> _Given passage_
──────
Object reference

CmdPipelineModule

class mockinbird.utils.pipeline.CmdPipelineModule(pipeline, keep_all=False, cfg_req=[])

Parent module for all modules that run shell commands

This class stores a list of commands in the _cmds variable and executes them on demand. It defines reasonable default behavior for all necessary pipeline methods.

Defining your own module requires following steps:

  • overwrite the constructor and pass the configuration requirements of the module
  • overwrite the prepare method and
    • add file paths to temporary files to _tmp_files
    • add intermediate file paths to _intermed_files
    • add shell commands to _cmds
  • use _pipeline to access the paths to previously generated files and register files as module output
cleanup(keep_intermed=False)

Cleans up temporary and intermediate files

Args:
keep_intermed (boolean): if set to True, intermediate files are not removed
config_req

The list of config requirements

default_config_keys

A set with the keys of pre-defined configuration options

execute()

Execute all queued commands

module_info

The module info string

prepare(cfg)

Prepares the module by queuing commands to execute

This is the main method that queues commands and lists files that are to be cleaned up. Subclasses should call the parent method before providing their own implementation.

Args:
cfg (dict): dictionary of the configuration options

Pipeline

class mockinbird.utils.pipeline.Pipeline(initial_files, general_cfg, cfg_path)

The Pipeline queues modules and provides means for modules to communicate

cfg_path

path to the config file

cleanup()
──────
> _Supplied entries_
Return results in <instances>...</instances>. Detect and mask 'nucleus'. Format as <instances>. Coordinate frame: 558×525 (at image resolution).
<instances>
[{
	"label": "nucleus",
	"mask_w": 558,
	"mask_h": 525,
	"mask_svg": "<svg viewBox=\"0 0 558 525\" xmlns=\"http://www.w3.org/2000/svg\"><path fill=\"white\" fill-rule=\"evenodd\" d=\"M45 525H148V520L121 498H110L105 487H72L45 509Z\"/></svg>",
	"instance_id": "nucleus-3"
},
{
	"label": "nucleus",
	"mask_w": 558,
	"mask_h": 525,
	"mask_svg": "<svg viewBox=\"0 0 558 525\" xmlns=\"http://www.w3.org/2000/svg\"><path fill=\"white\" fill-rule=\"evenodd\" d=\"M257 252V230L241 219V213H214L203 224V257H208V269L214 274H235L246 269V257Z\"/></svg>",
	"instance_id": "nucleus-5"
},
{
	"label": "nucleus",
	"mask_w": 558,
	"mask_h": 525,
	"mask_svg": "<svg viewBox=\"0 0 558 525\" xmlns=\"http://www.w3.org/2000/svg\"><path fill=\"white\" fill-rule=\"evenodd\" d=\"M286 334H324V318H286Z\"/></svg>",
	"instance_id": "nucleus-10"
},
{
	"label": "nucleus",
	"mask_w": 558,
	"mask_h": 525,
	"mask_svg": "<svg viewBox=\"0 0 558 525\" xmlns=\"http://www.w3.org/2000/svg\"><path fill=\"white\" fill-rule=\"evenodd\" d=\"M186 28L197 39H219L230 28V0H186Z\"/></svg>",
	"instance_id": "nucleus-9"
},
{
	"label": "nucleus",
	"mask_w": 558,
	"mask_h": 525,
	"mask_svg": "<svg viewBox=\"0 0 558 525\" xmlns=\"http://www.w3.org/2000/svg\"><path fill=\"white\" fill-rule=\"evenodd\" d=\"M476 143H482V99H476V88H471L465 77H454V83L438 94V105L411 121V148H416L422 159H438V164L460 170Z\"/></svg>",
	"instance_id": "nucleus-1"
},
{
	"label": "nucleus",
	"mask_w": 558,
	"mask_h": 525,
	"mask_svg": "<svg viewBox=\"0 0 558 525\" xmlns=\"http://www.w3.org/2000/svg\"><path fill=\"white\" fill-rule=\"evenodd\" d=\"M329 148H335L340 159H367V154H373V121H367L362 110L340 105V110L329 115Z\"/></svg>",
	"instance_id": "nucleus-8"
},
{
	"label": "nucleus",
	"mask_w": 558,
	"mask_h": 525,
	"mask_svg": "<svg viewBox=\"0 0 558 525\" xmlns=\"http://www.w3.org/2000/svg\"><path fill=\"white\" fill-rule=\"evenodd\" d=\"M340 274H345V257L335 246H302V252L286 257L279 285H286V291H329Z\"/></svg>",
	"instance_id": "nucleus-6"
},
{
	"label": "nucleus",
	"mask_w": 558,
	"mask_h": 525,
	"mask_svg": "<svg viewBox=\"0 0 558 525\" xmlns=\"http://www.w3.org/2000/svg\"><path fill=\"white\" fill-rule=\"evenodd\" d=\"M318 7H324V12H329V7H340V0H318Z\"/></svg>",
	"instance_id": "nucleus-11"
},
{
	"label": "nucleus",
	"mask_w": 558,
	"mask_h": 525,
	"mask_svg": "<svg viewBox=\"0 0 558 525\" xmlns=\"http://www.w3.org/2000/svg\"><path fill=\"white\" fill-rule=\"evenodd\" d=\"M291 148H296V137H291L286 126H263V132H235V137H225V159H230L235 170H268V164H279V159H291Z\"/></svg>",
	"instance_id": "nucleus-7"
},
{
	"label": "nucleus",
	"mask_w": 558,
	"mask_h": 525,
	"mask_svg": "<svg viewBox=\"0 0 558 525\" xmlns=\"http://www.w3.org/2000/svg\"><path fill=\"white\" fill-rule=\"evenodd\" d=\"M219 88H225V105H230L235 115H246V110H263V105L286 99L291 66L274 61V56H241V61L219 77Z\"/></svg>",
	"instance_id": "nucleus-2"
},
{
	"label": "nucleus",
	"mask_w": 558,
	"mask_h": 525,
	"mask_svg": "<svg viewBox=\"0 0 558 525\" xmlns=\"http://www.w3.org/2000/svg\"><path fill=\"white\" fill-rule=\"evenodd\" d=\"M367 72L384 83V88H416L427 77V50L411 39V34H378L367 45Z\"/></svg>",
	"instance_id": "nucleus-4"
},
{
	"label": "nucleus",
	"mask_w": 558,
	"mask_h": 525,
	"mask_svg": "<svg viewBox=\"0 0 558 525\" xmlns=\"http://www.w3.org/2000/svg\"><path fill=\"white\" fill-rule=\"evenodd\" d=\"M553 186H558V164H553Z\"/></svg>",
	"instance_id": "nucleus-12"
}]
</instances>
──────
> _Instructions to follow_
Translate this sentence from the object reference above into Spanish: "This class stores a list of commands in the _cmds variable and executes them on demand."

> _Solution_
Esta clase almacena una lista de comandos en la variable _cmds y los ejecuta bajo demanda.